A Isabel nunca fez segredo do seu desejo de casar. O seu compromisso no ministério cristão ia sempre a par dessa vontade – mas ela punha de parte todo o relacionamento que pudesse interferir com esta sua primeira lealdade. Aparentemente não surgiu até hoje a pessoa que pudesse partilhar o ministério com ela.

 

Ainda em Portugal, a Isabel serviu com o Centro de Literatura Cristã, em Coimbra, com a Aliança Pró-Evangelização de Crianças, em Loures, e, depois, especialmente em campanhas evangelísticas, com a Liga do Testamento de Bolso. Não achou fácil ter de lidar com tarefas administrativas, preferindo sempre a evangelização pessoal e o aconselhamento, mas fazia-as com cuidado quando era preciso. Surgiam contactos com pessoas interessadas ou que tinham manifestado a decisão de seguir Cristo, nos mais diversos lugares e, algumas vezes, ela pedia a nossa ajuda para acompanhar as pessoas a seguir. Esteve vários anos seguidos em equipas de evangelização entre os peregrinos a Fátima e, pelo menos numa ocasião, uma senhora que evangelizou nessa situação converteu-se a Cristo.

====

▶ Instruções das tarefas
A: Copie do texto sobre a Isabel o trecho que começa nas palavras "A Isabel nunca" e termina depois das palavras "ministério com ela.".
B: Passe para inglês esta frase do texto sobre a Isabel: "Aparentemente não surgiu até hoje a pessoa que pudesse partilhar o ministério com ela."
As entradas não têm qualquer papel nesta parte.

====

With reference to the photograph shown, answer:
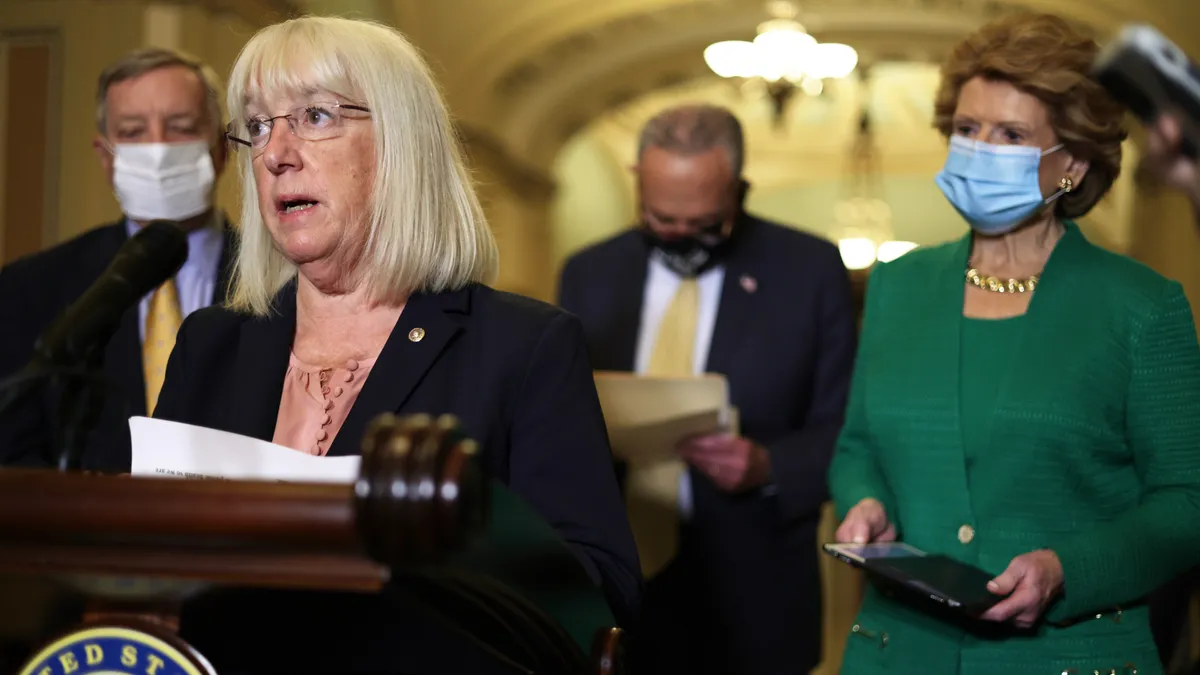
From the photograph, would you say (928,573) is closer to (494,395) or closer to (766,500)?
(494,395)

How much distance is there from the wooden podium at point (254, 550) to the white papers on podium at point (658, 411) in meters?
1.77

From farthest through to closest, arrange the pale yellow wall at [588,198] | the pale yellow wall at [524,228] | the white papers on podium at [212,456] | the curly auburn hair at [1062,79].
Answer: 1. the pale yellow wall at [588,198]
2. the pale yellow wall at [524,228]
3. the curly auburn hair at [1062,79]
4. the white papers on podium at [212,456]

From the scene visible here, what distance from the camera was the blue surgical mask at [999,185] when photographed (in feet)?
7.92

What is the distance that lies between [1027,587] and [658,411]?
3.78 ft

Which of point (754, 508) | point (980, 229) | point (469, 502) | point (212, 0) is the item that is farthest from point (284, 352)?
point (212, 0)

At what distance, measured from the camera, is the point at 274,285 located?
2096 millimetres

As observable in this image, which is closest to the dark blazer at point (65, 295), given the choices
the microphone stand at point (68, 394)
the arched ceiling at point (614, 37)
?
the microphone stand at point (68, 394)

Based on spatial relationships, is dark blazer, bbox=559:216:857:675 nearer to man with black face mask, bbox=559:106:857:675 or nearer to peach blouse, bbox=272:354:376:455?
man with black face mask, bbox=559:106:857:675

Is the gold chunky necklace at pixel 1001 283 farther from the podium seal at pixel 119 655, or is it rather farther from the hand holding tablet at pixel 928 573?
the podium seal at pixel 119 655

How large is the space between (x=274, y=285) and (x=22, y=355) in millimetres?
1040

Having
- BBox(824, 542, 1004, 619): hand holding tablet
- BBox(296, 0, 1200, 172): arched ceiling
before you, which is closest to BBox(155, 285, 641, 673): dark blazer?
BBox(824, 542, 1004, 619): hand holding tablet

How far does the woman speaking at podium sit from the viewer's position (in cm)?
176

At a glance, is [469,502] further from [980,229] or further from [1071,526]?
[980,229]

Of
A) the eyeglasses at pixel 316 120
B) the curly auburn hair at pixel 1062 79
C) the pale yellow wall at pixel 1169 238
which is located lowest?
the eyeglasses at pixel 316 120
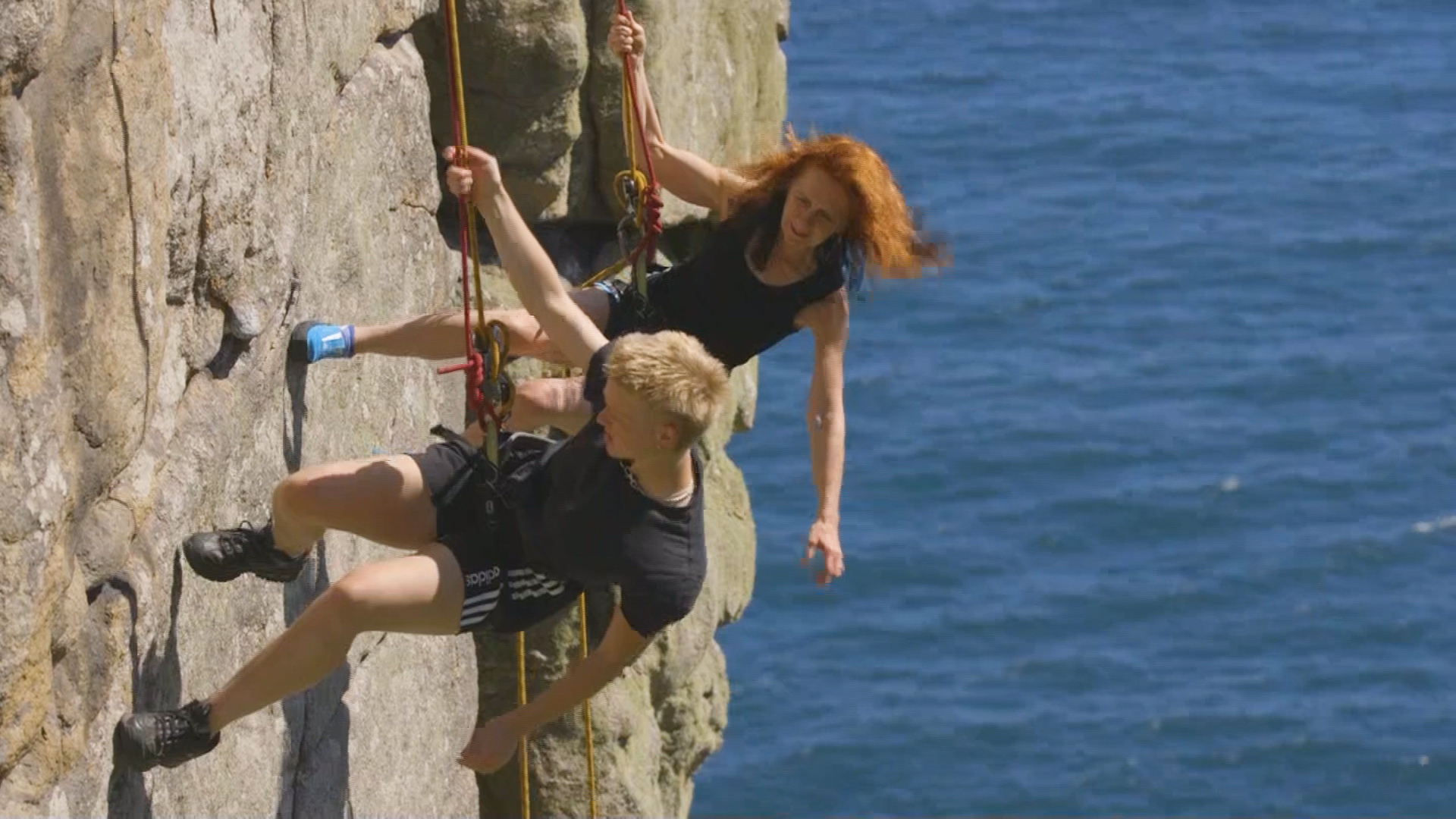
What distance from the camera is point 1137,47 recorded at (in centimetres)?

====

▶ Conjunto de respostas
A:
A Isabel nunca fez segredo do seu desejo de casar. O seu compromisso no ministério cristão ia sempre a par dessa vontade – mas ela punha de parte todo o relacionamento que pudesse interferir com esta sua primeira lealdade. Aparentemente não surgiu até hoje a pessoa que pudesse partilhar o ministério com ela.

B: Apparently, the person who could share the ministry with her has not appeared to this day.